Napoleon’s last days examined in new book

Monday, 18 June 2018

Director of the Centre for the History of Violence and member of the Centre for 21st Century HumanitiesProfessor Philip Dwyer has published a third and final book in his series looking at the life, death and legacy of French military leader, Napoleon Bonaparte.

Napoleon: Passion, Death and Resurrection, 1815-1840 delves into the fall and exile of Napoleon and the cult-like following that developed after his death.

Following on from his earlier books, which looked at Napoleon’s path to power and time in power, this edition extends its examination to the 20 years following Napoleon’s death.

Professor Dwyer says Napoleon’s fall from power had many implications for the French political scene.

“When he fell from power he was seen as an ogre to a lot of people in Europe. He had caused many wars and hundreds of thousands of deaths, so people were relieved to see him go. However, people also had a fascination with him. For example when his carriage was captured at Waterloo in 1815 it became a huge tourist attraction.

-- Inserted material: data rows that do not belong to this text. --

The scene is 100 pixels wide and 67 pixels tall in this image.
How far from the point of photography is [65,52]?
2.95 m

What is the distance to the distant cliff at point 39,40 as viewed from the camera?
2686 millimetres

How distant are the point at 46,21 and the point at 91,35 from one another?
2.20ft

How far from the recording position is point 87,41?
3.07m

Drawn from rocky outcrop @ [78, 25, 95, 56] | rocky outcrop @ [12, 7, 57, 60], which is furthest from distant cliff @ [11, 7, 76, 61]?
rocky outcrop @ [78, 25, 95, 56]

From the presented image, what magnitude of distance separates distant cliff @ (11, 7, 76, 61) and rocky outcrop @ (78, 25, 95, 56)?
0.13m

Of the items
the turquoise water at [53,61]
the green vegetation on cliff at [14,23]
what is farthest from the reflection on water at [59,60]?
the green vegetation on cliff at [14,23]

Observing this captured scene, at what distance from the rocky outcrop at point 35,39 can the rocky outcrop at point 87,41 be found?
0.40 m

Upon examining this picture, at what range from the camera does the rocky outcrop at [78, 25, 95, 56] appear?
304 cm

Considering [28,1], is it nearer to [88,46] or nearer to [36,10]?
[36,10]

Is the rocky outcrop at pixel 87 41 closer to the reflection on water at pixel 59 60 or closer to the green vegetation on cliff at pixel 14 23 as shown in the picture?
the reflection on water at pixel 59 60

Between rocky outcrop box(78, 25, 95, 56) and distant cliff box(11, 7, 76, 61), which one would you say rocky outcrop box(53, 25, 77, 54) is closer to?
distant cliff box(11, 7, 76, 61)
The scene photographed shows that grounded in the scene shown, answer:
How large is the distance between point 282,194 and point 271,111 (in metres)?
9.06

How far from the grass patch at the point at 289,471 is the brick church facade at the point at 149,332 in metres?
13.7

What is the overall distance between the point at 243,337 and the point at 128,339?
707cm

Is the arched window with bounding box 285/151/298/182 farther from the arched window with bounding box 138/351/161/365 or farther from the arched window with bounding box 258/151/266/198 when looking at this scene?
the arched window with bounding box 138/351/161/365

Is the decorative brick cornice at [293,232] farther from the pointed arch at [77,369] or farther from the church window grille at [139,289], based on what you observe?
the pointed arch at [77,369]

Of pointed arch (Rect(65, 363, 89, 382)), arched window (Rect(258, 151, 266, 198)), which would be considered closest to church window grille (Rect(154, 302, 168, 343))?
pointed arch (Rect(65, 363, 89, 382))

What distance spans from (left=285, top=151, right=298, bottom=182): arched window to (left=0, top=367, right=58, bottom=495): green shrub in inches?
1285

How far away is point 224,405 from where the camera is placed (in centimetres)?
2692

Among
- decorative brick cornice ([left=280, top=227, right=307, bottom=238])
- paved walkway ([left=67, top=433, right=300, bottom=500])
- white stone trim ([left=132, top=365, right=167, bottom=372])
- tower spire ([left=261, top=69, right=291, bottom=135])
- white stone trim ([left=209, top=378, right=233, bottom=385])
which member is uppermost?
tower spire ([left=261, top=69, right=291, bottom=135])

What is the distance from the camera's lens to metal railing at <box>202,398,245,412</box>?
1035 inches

When the British naval vessel carrying Napoleon arrived off Plymouth, thousands of people came to catch a glimpse of him. He was the first modern celebrity,” Professor Dwyer noted.

Following his capture the British sent him into exile hoping people would forget about him. Professor Dwyer said Napoleon instead used this time to refashion his image and tell his story.

“Napoleon was exiled to the very isolated island of St Helena off the West African coast. Being the consummate politician he used this time to rewrite history to suit himself,” Professor Dwyer said. “With supporters by his side writing down his every word, these writings were later published to much acclaim and developed a cult-like following of people who were exceptionally loyal to him.”

Professor Dwyer says the name of the book is a play on Christ and the story of his death.

“With the development of this group of worshippers following his death, Napoleon became a semi-religious figure with similarities to Christ. The reference to passion in the book title is St Helena, which is Napoleon’s equivalent of Golgotha and the cross. His death caused enormous repercussions in France and challenged the monarchy. People treated Napoleon as a sacred character; there were sightings of him in France years after his death,” Professor Dwyer said.

The book is published through Bloomsbury.